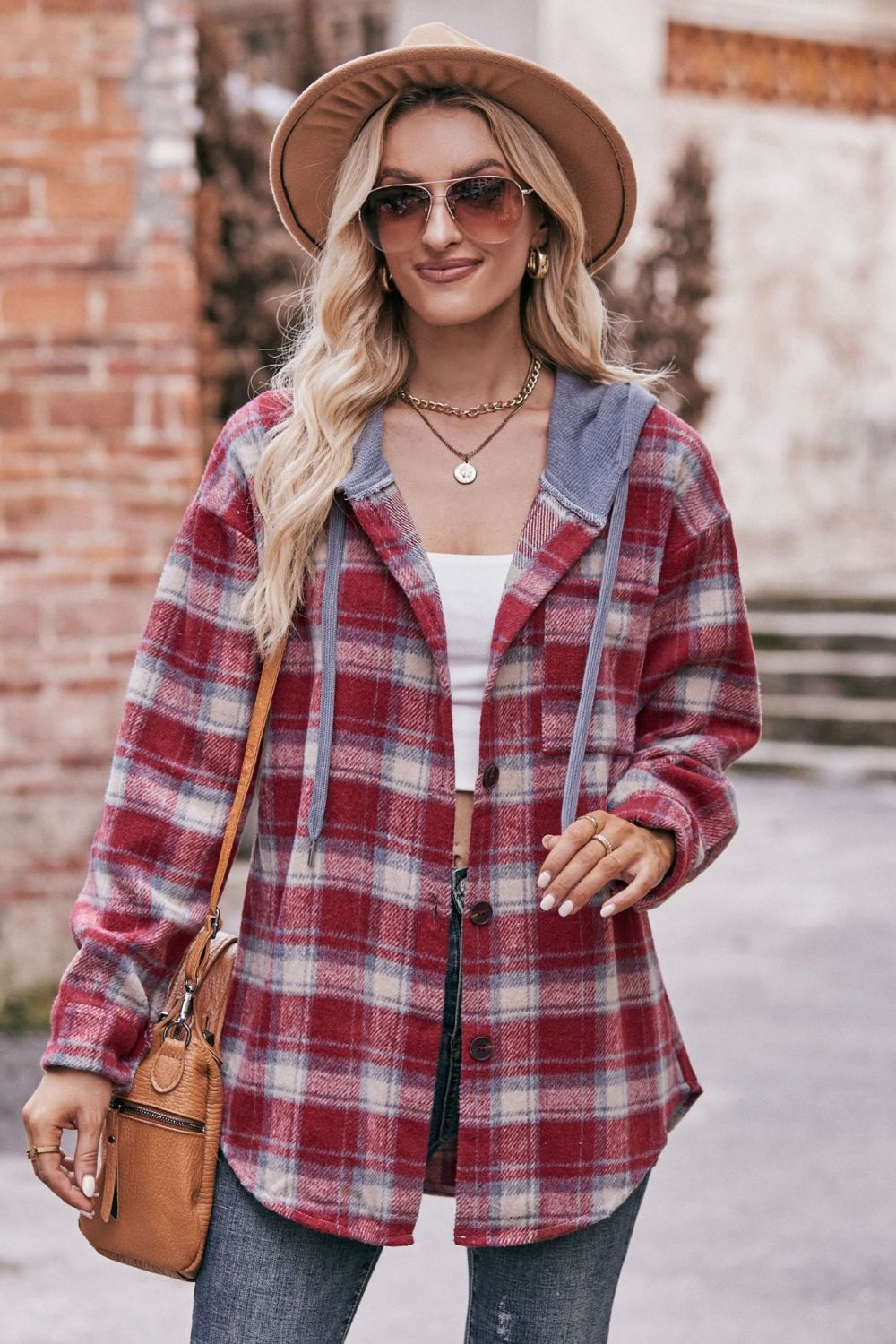 Plaid Dropped Shoulder Hooded Longline Jacket - Lily and Lavender Boutique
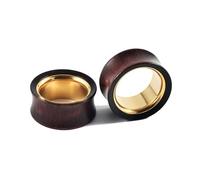 Calefee 8mm à 25mm Tunnel Oreille, Ecarteur Plug en Bois et Acier inoxydable Bicolore, Bijoux de Piercing Homme 2 Pièces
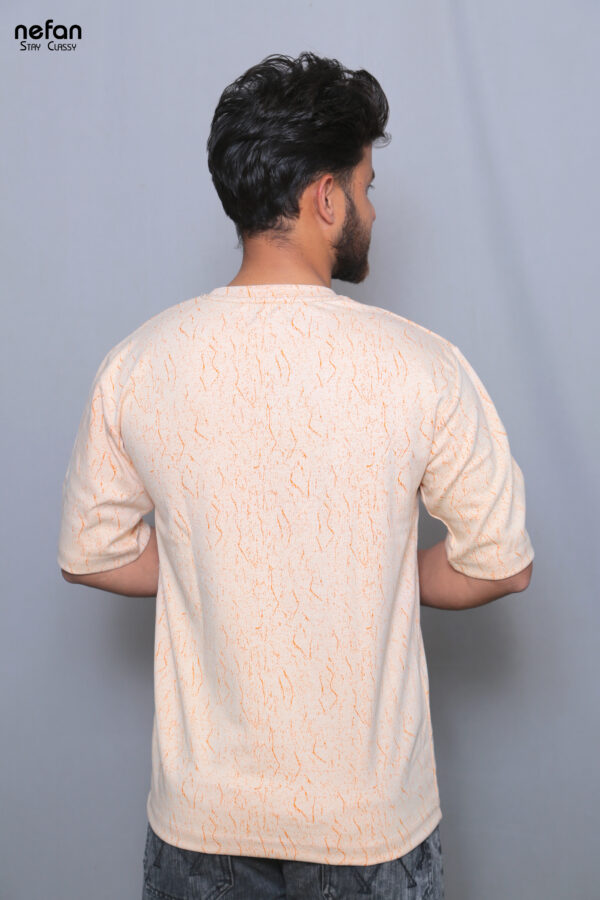 nefan men's Textured Cotton T-Shirt, Half Sleeve {Light Orange} - Image 4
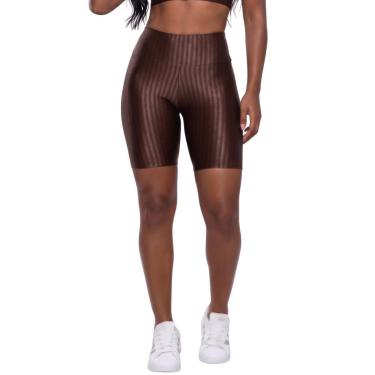 Imagem de Bermuda Fitness New Zig 3D Vekyo Poliamida Cós Alto Roupa Para Academia Treino Moda Fem...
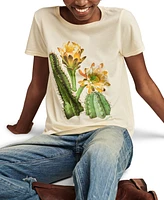 Lucky Brand Women's Cotton Watercolor Cactus Classic T-Shirt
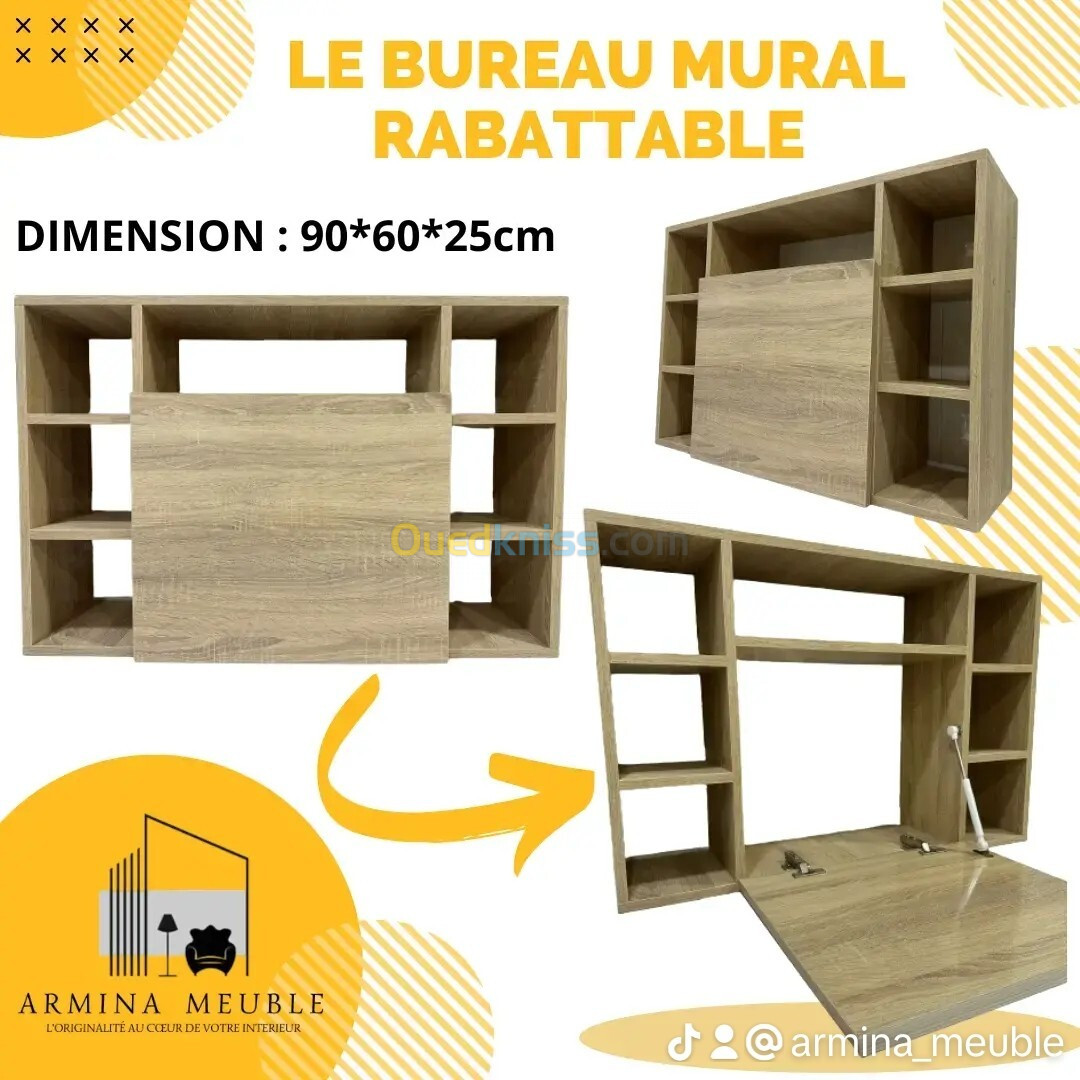 Bureau mural rabattable 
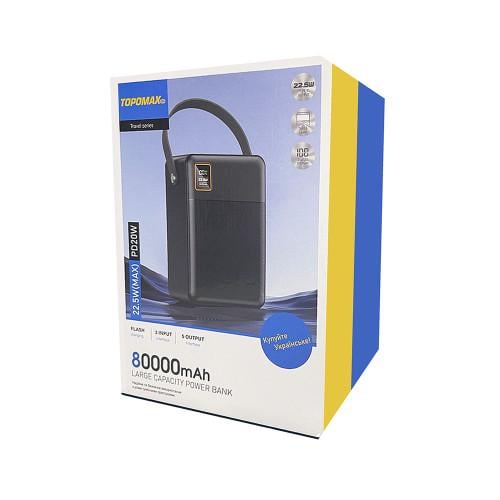Павербанк Topomax Travel Series 80000 mAh 22,5W 4хUSB Type-C/Micro/Lightning Чорний (30359508) - фото 3 Павербанк Topomax Travel Series 80000 mAh 22,5W 4хUSB Type-C/Micro/Lightning Чорний (30359508) - фото 3
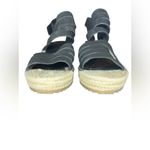 Eileen Fisher Largo Espadrille Suede Wedge Size 7.5 Black Photo 4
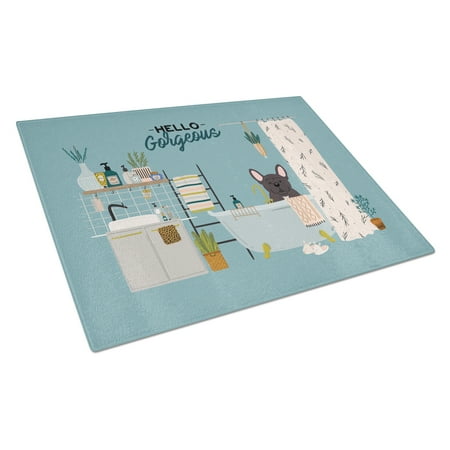 

Carolines Treasures CK7431LCB Brindle French Bulldog in Bathtub Glass Cutting Board Large 12H x 16W multicolor
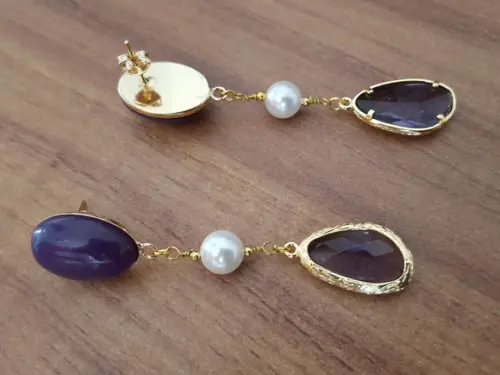 Brinco Cabochão e Pérolas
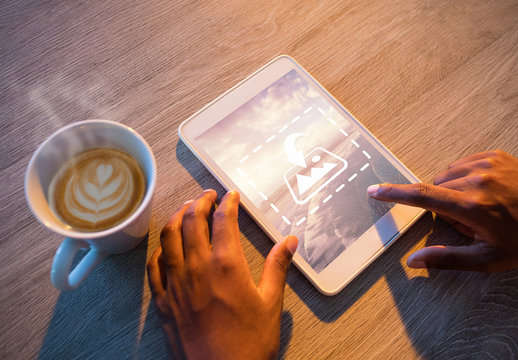User with Tablet and Coffee Mockup 3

▶ **What is being asked**: Please write out all the records above again, swapping "T-Shirt" for "Tee" wherever it occurs and keeping everything else the same. Leave the pictures out of your answer.

▶ **Completed task**:
 Plaid Dropped Shoulder Hooded Longline Jacket - Lily and Lavender Boutique
 Calefee 8mm à 25mm Tunnel Oreille, Ecarteur Plug en Bois et Acier inoxydable Bicolore, Bijoux de Piercing Homme 2 Pièces
 nefan men's Textured Cotton Tee, Half Sleeve {Light Orange} - Image 4
 Imagem de Bermuda Fitness New Zig 3D Vekyo Poliamida Cós Alto Roupa Para Academia Treino Moda Fem...
 Lucky Brand Women's Cotton Watercolor Cactus Classic Tee
 Bureau mural rabattable 
Павербанк Topomax Travel Series 80000 mAh 22,5W 4хUSB Type-C/Micro/Lightning Чорний (30359508) - фото 3 Павербанк Topomax Travel Series 80000 mAh 22,5W 4хUSB Type-C/Micro/Lightning Чорний (30359508) - фото 3
 Eileen Fisher Largo Espadrille Suede Wedge Size 7.5 Black Photo 4

Carolines Treasures CK7431LCB Brindle French Bulldog in Bathtub Glass Cutting Board Large 12H x 16W multicolor
 Brinco Cabochão e Pérolas
User with Tablet and Coffee Mockup 3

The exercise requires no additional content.